EJERCICIO PROPUESTO A: Transcribe tal cual las líneas de los registros que van desde la que contiene "What distance keeps" hasta el final de los registros, con ambos extremos incluidos.

TEXTO SELECCIONADO:
━━━━━━━━━━━━━━━━━━━━━━━━━━━━━━

La noticia del asesinato de los periodistas David Beriain y Roberto Fraile ha conmocionado al mundo del periodismo. Profesionales como ellos, veteranos templados en los fuegos de algunas de las zonas de conflicto más peligrosas de nuestro planeta, constituyen el mejor ejemplo de lo que significa defender un compromiso inquebrantable para con la verdad.
Personas a través de las cuales podemos mirar al mundo y ver una imagen más nítida de lo que nos rodea, aunque esas verdades se encuentren a miles de kilómetros y aunque no siempre nos guste lo que nos vayan a mostrar. Incluso en la tragedia resuenan sus voces, forjadas a partir de una materia especial que solo se encuentra allí donde convergen los más altos valores frente a los defectos más indignos, y podemos escuchar con claridad su mensaje “Esta es la realidad que miles de personas experimentan a diario en Burkina Faso”.
La realidad es que en los últimos dos años se ha producido un considerable deterioro de la situación de seguridad en las regiones al norte y al este del país debido a la presencia de grupos armados. Muchos de estos grupos presentan vínculos transfronterizos con movimientos extremistas de territorios vecinos como Malí y Níger. En 2020, el Comité Internacional de la Cruz Roja (CICR) clasificó la situación que se vive en el país como “conflicto armado no internacional”.
Los insurgentes han atacado en reiteradas ocasiones escuelas, oficinas gubernamentales y puestos de control de seguridad. Además, las organizaciones islamistas, entre las que se incluye Jama’at Nasr al-Islam wal Muslimin (JNIM) y Ansar-ul Islam, intentan desde hace un tiempo avivar los conflictos entre grupos religiosos atacando iglesias en áreas rurales.
En los últimos años, el JNIM y Ansar-ul Islam se han convertido en los principales protagonistas del terrorismo armado en Burkina Faso. Sendos grupos se han atribuido la responsabilidad de la mayor parte de los ataques en el norte y al este del país, así como de los ataques perpetrados en Uagadugú. Las porosidad que caracteriza a las fronteras de Burkina Faso con Mali y Níger y las limitadas capacidades con las que cuentan sus fuerzas de seguridad son factores fundamentales a la hora de comprender la presión que soportan los territorios bajo el estado de emergencia.

━━━━━━━━━━━━━━━━━━━━━━━━━━━━━━

Fragmento de un archivo de datos
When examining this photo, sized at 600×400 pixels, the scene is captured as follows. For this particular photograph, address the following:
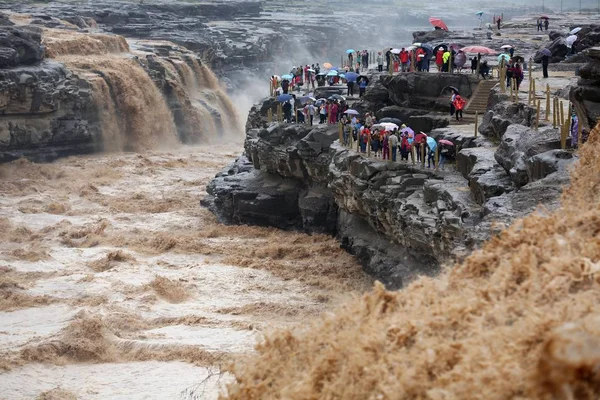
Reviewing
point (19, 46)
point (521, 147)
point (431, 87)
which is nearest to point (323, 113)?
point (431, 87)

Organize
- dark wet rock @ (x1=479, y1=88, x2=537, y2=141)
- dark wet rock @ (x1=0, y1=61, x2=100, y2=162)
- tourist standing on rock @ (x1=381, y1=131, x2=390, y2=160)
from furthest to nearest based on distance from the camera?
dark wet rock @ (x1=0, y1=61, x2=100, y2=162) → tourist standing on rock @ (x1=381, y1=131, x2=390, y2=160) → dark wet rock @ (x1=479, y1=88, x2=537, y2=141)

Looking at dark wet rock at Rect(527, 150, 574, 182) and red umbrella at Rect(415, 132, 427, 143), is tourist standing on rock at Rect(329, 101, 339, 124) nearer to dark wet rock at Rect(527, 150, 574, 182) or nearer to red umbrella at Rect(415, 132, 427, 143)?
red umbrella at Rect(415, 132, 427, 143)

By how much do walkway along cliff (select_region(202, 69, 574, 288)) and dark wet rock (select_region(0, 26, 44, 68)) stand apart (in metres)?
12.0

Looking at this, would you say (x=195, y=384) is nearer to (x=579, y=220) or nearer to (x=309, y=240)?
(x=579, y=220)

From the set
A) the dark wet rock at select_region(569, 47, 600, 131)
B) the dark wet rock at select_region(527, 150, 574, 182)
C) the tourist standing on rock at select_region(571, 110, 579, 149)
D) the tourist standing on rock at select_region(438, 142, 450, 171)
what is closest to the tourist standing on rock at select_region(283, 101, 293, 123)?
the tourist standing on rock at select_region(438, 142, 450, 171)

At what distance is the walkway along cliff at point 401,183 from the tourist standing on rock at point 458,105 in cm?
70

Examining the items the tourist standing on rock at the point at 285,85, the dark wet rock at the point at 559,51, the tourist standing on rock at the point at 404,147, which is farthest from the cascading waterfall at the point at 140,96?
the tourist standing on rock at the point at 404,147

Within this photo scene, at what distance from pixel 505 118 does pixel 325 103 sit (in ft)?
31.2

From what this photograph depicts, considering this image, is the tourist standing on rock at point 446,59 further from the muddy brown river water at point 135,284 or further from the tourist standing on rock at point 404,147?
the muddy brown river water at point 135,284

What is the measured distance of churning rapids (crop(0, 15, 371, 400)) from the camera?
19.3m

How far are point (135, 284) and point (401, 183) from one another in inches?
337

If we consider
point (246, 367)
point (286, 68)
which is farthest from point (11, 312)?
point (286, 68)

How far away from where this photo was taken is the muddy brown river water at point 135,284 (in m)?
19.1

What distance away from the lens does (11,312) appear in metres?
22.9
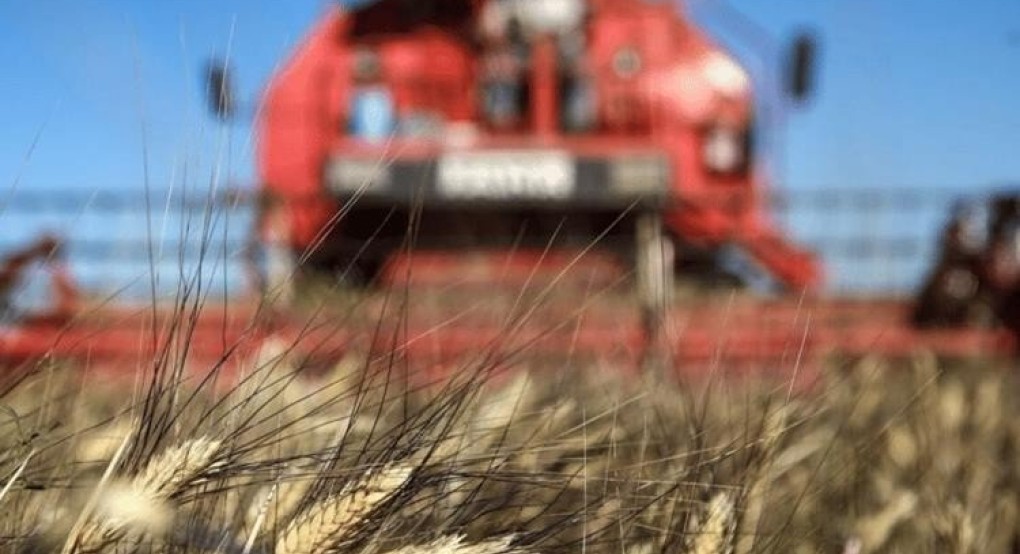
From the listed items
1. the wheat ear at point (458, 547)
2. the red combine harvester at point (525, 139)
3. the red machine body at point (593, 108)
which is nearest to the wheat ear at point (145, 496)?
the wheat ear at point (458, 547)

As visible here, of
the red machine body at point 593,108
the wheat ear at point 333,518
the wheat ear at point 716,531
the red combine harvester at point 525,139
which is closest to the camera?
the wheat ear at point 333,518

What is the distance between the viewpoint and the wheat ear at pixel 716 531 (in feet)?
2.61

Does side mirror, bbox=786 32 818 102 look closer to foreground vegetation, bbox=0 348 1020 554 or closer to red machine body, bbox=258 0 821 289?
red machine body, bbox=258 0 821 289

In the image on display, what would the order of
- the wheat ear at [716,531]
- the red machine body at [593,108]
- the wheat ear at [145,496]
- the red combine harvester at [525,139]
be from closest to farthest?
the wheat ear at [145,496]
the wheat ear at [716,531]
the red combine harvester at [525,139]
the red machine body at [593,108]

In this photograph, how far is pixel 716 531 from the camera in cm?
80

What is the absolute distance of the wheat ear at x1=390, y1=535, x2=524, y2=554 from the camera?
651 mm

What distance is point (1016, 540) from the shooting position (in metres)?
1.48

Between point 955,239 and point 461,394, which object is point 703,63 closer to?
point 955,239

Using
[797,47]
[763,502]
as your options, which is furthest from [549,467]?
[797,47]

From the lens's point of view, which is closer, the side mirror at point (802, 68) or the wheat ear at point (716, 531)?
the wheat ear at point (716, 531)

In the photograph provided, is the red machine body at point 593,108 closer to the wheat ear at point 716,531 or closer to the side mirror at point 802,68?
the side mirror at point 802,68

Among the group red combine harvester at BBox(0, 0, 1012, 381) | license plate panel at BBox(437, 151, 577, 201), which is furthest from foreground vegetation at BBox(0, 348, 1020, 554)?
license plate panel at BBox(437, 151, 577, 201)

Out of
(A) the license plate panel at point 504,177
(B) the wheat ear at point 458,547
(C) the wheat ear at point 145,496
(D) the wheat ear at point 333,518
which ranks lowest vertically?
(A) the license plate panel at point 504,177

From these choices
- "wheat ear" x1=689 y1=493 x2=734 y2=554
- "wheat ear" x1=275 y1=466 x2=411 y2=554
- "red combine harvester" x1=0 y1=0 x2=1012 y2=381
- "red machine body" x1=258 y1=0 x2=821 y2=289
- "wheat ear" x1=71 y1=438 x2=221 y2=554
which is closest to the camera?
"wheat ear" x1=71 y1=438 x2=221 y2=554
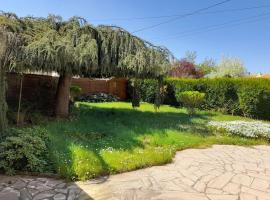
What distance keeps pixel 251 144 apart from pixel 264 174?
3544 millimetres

━━━━━━━━━━━━━━━━━━━━━━━━━━━━━━

EJERCICIO PROPUESTO B: Prosigue el texto sobre la inseguridad en Burkina Faso a partir del punto en que termina.

RESPUESTA DEL EJERCICIO A:
What distance keeps pixel 251 144 apart from pixel 264 174?
3544 millimetres

RESPUESTA DEL EJERCICIO B:
Son frecuentes los ataques de estos grupos a instalaciones de seguridad y a las patrullas en lugares remotos próximos a las fronteras, pero también se ha detectado un incremento en el número de ataques contra civiles. El alcance de estos ataques también se ha extendido a áreas que previamente no se habían visto afectadas, todo ello a pesar de los esfuerzos y del aumento en el número de operaciones de seguridad por parte de las fuerzas gubernamentales.
A la vista de la situación se ha decretado el estado de emergencia y toques de queda en varias regiones. En este contexto las fuerzas de seguridad nacionales gozan de poderes especiales, incluida la potestad de llevar a cabo registros sin orden judicial. Las autoridades pueden imponer nuevas restricciones a la circulación o la reunión pública, y las fuerzas militares y policiales podrían intensificar las operaciones de contrainsurgencia en las regiones afectadas, con el consiguiente aumento en el número de enfrentamientos entre milicias armadas y fuerzas gubernamentales.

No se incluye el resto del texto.